Nada respondí: me parecía que la sombra de Bonaparte iba a pedir la palabra para repetir el terrible mentís que en otro tiempo diera a Mr. de Talleyrand. Muchos testigos de aquella escena estaban sentados todavía entre los pares, entre otros el conde de Montesquieu; el virtuoso duque de Doudeauville me la ha referido, pues tenía conocimiento de ella por el mismo Mr. de Montesquieu su cuñado; Mr. el conde de Cessac, testigo ocular del lance, lo repite al que quiere oírlo; creía que al salir del gabinete el gran elector seria arrestado. Napoleón gritaba en su cólera increpando a su pálido ministro:

«¡Bien os sienta por cierto hablar contra la guerra de España después de habérmelo aconsejado, y cuando tengo en mi poder un legajo de cartas en las que os esforzáis en probarme que esta guerra era tan necesaria como política!»

Estas cartas desaparecieron en la sustracción de los archivos de las Tullerías en 1814.

Mr. de Talleyrand declaraba en su discurso que había tenido la desgracia de desagradar a Bonaparte descubriéndole todos los peligros que iban a surgir de una agresión no menos injusta que temeraria. Consuélese Mr. de Talleyrand en su sepulcro, pues no ha tenido tal desgracia, y no debe añadir esta calamidad a todas las aflicciones de su vida.

La falta principal de este personaje hacia la legitimidad, consiste en haber desviado a Luis XVIII del matrimonio que debía celebrarse entre el duque de Berry y una princesa de Rusia; su falta imperdonable hacia la Francia consiste en haber aceptado los irritantes tratados de Viena.

Resulta de las negociaciones de Mr. de Talleyrand, que nos hemos quedado sin fronteras: una batalla perdida en Mons o en Coblenza, traerían en ocho días la caballería enemiga bajo las murallas de París. En la antigua monarquía, la Francia no solo estaba resguardada por un círculo de fortalezas, sino que estaba defendida sobre el Rin por los estados independientes de la Alemania. Era preciso invadir los Electorados o negociar con ellos para llegar hasta nosotros. En otra frontera, la Suiza era un país neutral y libre; no tenía caminos: nadie violaba su territorio. Los Pirineos eran inaccesibles guardados por los Borbones de España. He aquí lo que Mr. de Talleyrand no ha comprendido, tales son las faltas que le condenarán para siempre como hombre político; faltas que nos han arrebatado en un solo día los trabajos de Luis XIV y las victorias de Napoleón.

LISTA DE TAREAS:
a – Según el fragmento sobre Talleyrand, ¿en qué año desaparecieron las cartas en la sustracción de los archivos de las Tullerías?
b – Transcribe del fragmento sobre Talleyrand el pasaje que va de "La falta principal" a "tratados de Viena.".
c – Prolonga el fragmento sobre Talleyrand a partir del punto en que termina.
El listado no interviene en nada de lo que aquí se pide.

MATERIAL PROPORCIONADO:
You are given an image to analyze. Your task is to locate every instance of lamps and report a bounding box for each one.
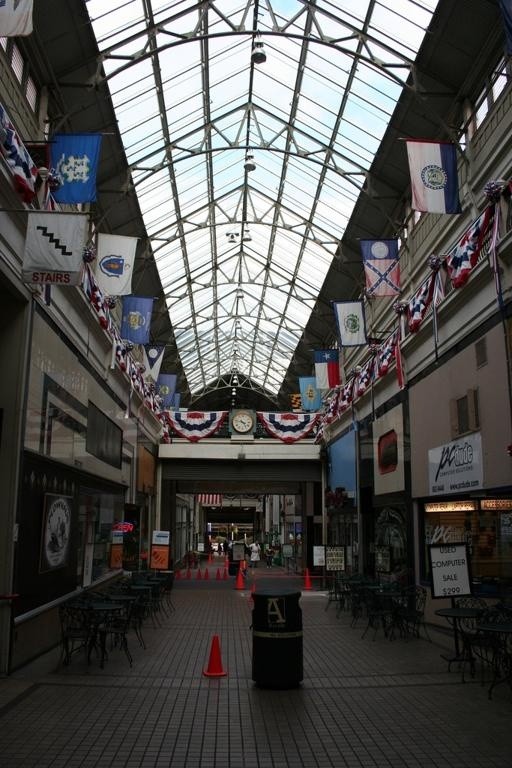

RESPUESTAS:
a – En 1814.

b –
La falta principal de este personaje hacia la legitimidad, consiste en haber desviado a Luis XVIII del matrimonio que debía celebrarse entre el duque de Berry y una princesa de Rusia; su falta imperdonable hacia la Francia consiste en haber aceptado los irritantes tratados de Viena.

c –
Se ha pretendido probar que su política había sido superior a la de Napoleón; pero es preciso persuadirse desde luego de que solo se es un mero secretario cuando se tiene la cartera de un conquistador, que todas las mañanas deposita en ella el boletín de una victoria y cambia la geografía de los estados. Cuando Napoleón se desvaneció, incurrió en faltas enormes que a nadie se ocultaron; Mr. de Talleyrand las conoció probablemente como todo el mundo; pero esto no revela una vista de lince. Comprometiose terriblemente en la catástrofe del duque de Enghien; equivocose sobre la guerra de España de 1807, aunque más tarde quiso negar sus consejos y retractar sus palabras..,

Sin embargo, un actor no tiene prestigio si carece totalmente de medios que fascinen al público; por esta causa, la vida del príncipe ha sido una perpetua defección. Sabiendo lo que le faltaba, ocultábase a todo el que podía conocerle; su estudio constante era no dejarse medir: se encastillaba oportunamente en el silencio, y se escondía en las tres horas mudas que dedicaba al whist. Maravillábanse muchos de que tal capacidad pudiese descender a pasatiempos propios del vulgo; más ¿quién sabe si esa capacidad repartía imperios al arreglar con su mano las cuatro sotas? En estos momentos de escamoteo, redactaba interiormente una frase de efecto, cuya inspiración había recibido en un folleto de la mañana o en una conversación de la noche. Si tomaba alguno a parte para entretenerle con su conversación, su método principal de seducirle se reducía a llenarlo de elogios, a llamarle la esperanza del porvenir, a predecirle brillantes destinos, a darle una letra de cambio de gran hombre, librada sobre él y pagadera a la vista, pero si encontraba en su interlocutor su fe en él un poco sospechosa o advertía que no admiraba bastante algunas frases breves con pretensiones de profundidad, tras de las cuales nada absolutamente había, alejábase entonces temiendo llegar pronto el término de su ingenio.,

Cuando hablaba con desembarazo consistía en que sus chanzonetas recaían sobre algún subalterno o sobre algún necio de quienes se burlaba sin peligro, o sobre alguna victima adicta a su persona y blanco de sus chocarrerías. No podía seguir una conversación formal, pues al abrir por tercera vez los labios, expiraban sus ideas.

Los antiguos grabados del abate de Perdigar representaban un hombre muy gallardo; Mr. de Talleyrand al envejecer, adquirió el aspecto de un cadáver; sus ojos se apagaron de manera que apenas podía leerse en ellos, lo que le servía admirablemente; como había sido objeto de mucho desprecio; habíase empapado de él y lo colocó por decirlo así, en los ángulos pendientes de su boca.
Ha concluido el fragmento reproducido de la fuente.